After twelve months of working on his site, Alec’s blog is generating over 184,000 visits a month. He likens this to the equivalent of a small magazine. He ensures that this generates traffic for the Iotum corporate site by crosslinking regularly to the Iotum site.

Why does this work? In a nutshell:

  • First because blogs are optimized for search engines.
  • Second, as you post good content, a community of like-minded individuals will begin join your conversation and link to you. Alec has built up over 23,000 links from other blogs to his site – generating great Google juice.

What do you have to do to be a good blogger?

  • Write frequently. Every day. At least once. Better twice or more.
  • Participate in “the conversation.” Find where the conversation to your market exists. Read those blogs. Comment on them.
  • Write meaty posts. Don’t waste people’s time with a series of one lines. You must generate posts with interesting things.
  • Ask for link love. If you’ve written something good, write to your community, tell them about it and ask them to join the converstion.
  • Ping. Make sure that your blog software is pinging the search engines each time you post.
  • Use your blogroll to generate links and community to the people who are part of your community.

And just as importantly, Optimize for Google:

  • Optimize your pagecount with WordPress.
  • Use a Google Sitemap. Make it easy for Google to find and index your site.
  • Give your posts titles. Interesting titles draw visitors.
  • Give em GOOD titles. Good titles draw even more visitors. Make it interesting.
  • Link and Trackback: Be part of the community and feel the love come back.
  • Get a top level domain: Don’t bury your content with an obscure domain.
  • Tag, tag, tag. Help people to find your content through linking.

Alec closed off his presentation by citing his post on the Voice 2.0 Manifesto. In the past twelve months, 1.6 million posts have been indexed by Google on Voice 2.0 – a topic that Alec coined. Clearly, this guy is onto something good.

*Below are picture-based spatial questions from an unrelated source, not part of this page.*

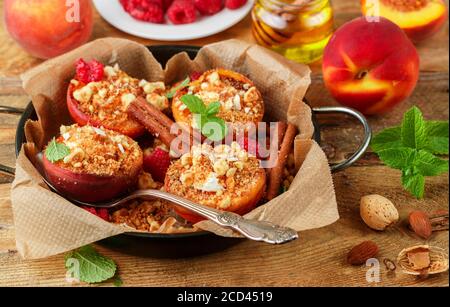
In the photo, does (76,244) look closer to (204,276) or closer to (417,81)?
(204,276)

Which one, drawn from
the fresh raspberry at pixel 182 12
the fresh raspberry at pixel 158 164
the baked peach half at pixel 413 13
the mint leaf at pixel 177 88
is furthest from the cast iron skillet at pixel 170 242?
the fresh raspberry at pixel 182 12

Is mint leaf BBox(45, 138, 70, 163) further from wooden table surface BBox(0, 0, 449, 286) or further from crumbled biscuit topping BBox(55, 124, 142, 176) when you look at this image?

Other presenters included:  Ian Graham on competitive intelligence; Mitch Brisebois’ on marketing software as a service and Eric Hagborg on how his company, Axionic, helped a client to dramatically increase visitor retention and conversions on its website.

About 40 people attended this first Ottawa CaseCamp. It appeared that most were drawn from web design firms. A much different crowd and a much different atmosphere from the Toronto CaseCamp, which has a much stronger advertising and marketing flavour to it.

Congratulations to Peter Childs for the initiative in launching this in Ottawa.